The Clean School Bus grant is intended to benefit rural districts that can’t afford to replace their aging buses, which she said are “literally running into the ground.”

Stasio said her group told school districts to hold off on planning those purchases.

“We can’t access these funds, so we don’t want to put them in a situation where they’ve signed a contract or even spent money and can’t get this back from the federal government,” she said.

Michelle Moore, CEO of Groundswell, a nonprofit administering a Solar for All grant for mostly rural areas in eight Southern states, said her organization was working to set up its program despite the funding freeze.

“The federal freeze doesn’t mean that you don’t have to do the work. It just means that the federal government isn’t reimbursing you right now,” she said.

Like Stasio and Foley, Moore stressed that the solar program would bring price relief to poor regions of the country — as well as new jobs.

“When you look at many of the programs that were stood up under the IRA, it’s a huge investment in rural America.

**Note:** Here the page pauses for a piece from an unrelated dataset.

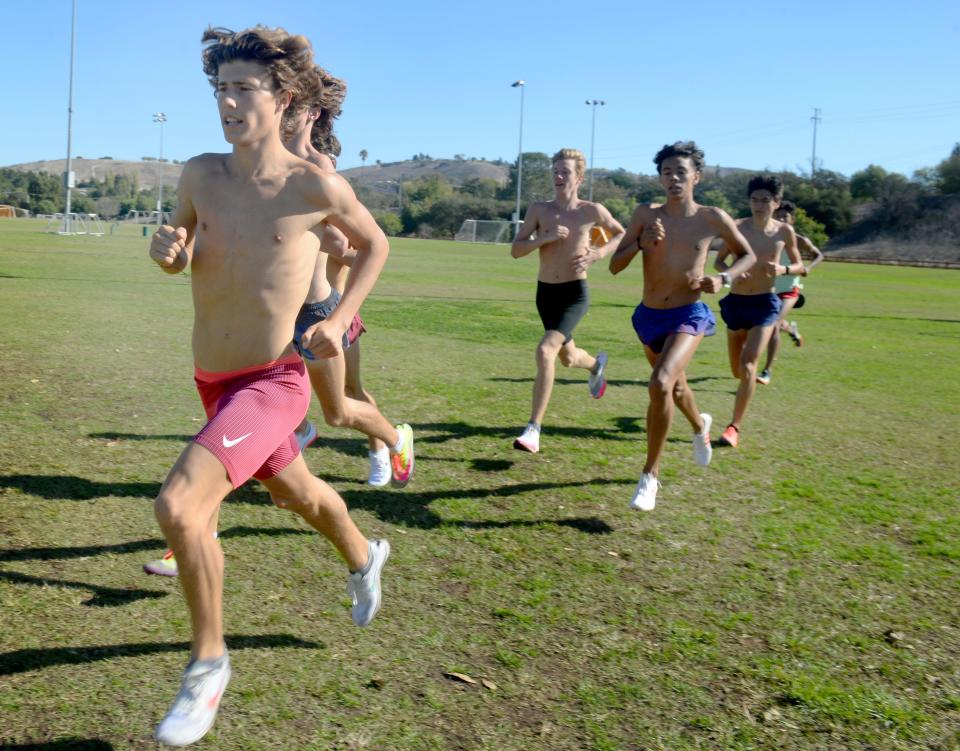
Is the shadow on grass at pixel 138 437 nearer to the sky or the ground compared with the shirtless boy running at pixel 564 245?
nearer to the ground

I would imagine the biggest in 100 years — since rural electrification,” she said, referring to the federal government’s role in bringing power to rural communities in the 1930s.

Moore said she expects the federal government will unfreeze funding after the administration has time to review how it fits into Trump’s agenda. Until then, she said, Groundswell was focused on meeting its own deadlines.

“We have contractual responsibilities to the federal government, just like the federal government has contractual responsibilities to our coalition,” she said. “But more importantly, to the rural and small town communities we’re serving.”